Until someone comes forward to identify the 20-something woman whose body was found in the bushes in DHA Phase VIII, the police are unlikely to be able to crack the case.
She bore torture marks, revealed a sub-inspector, who is also the inquiry officer in the case. “Although the medico-legal officer will give his official report from Jinnah hospital, you could clearly see that acid was thrown on the body; the shoulders and neck were badly burnt,” he said, adding that her dupatta was missing.
He said that the woman must have been in her late 20s and the doctor who conducted the post mortem said that she was also raped. He spoke on condition of anonymity as he is not allowed to speak to the media without the permission of his superiors.
Jinnah’s MLO Dilip Khatri told The Express Tribune that the chemical examination report will take a few more days.
This is the second such case in just a week. On July 30, the week-old decomposed body of an O-Level student, Ahmed Macdi, was found from the same area. He was allegedly murdered by one of his classmates.
Darakhshan SHO Nasrullah said that even though he has posted a mobile unit in the area, Defence Phase VIII is so vast that this is not enough. He said he was helpless when it came to this woman’s mysterious murder as she remains unidentified. “You tell me how can I move ahead with the case if I don’t know who the woman was,” he said.
When DIG South Commander Shaukat was asked why the police’s record has been so dismal in cracking such cases, he admitted that investigations remain under par. But he insisted that this is not necessarily due to incompetence. “When one recovers a body from the sea or from a plot in an empty area, the murderer hardly leaves any clues behind,” he said. Also, usually in such cases the murders take place in another part of the city and the body is dumped in another. This helps the murderer buy some time since they exploit the inherent weaknesses in the police system in coordinating cases with other police stations.

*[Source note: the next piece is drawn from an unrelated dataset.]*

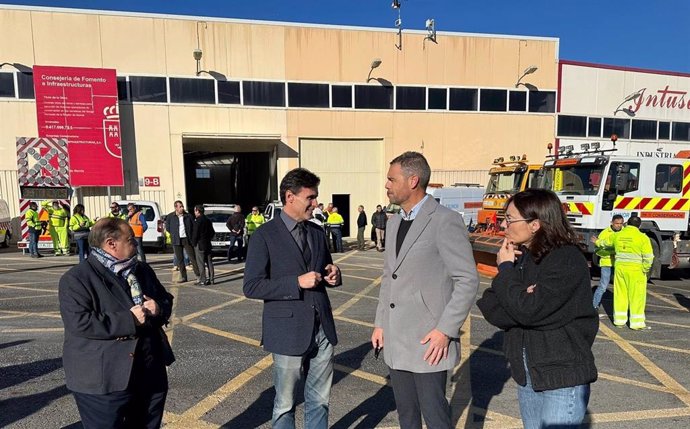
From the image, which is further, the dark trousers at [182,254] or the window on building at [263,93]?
the window on building at [263,93]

He said it was true that by default some investigators describe such victims as ‘call girls’ without even making the effort to find out who exactly the victim was. But he denied that such cases are not taken seriously. “Inquiry teams are formed and we will even form one in this case,” he said.
Usually the bodies that are dumped in the city are males, but last year there were more than 25 women who met the same fate, said the Edhi Foundation’s Anwar Kazmi. Already this year there have been more than a dozen such cases. “The victims are mostly young girls,” he said, adding that the foundation picked up two bodies from Sohrab Goth and Surjani Town recently, which the police claimed were honour killing cases.
Published in The Express Tribune, August 3rd, 2011.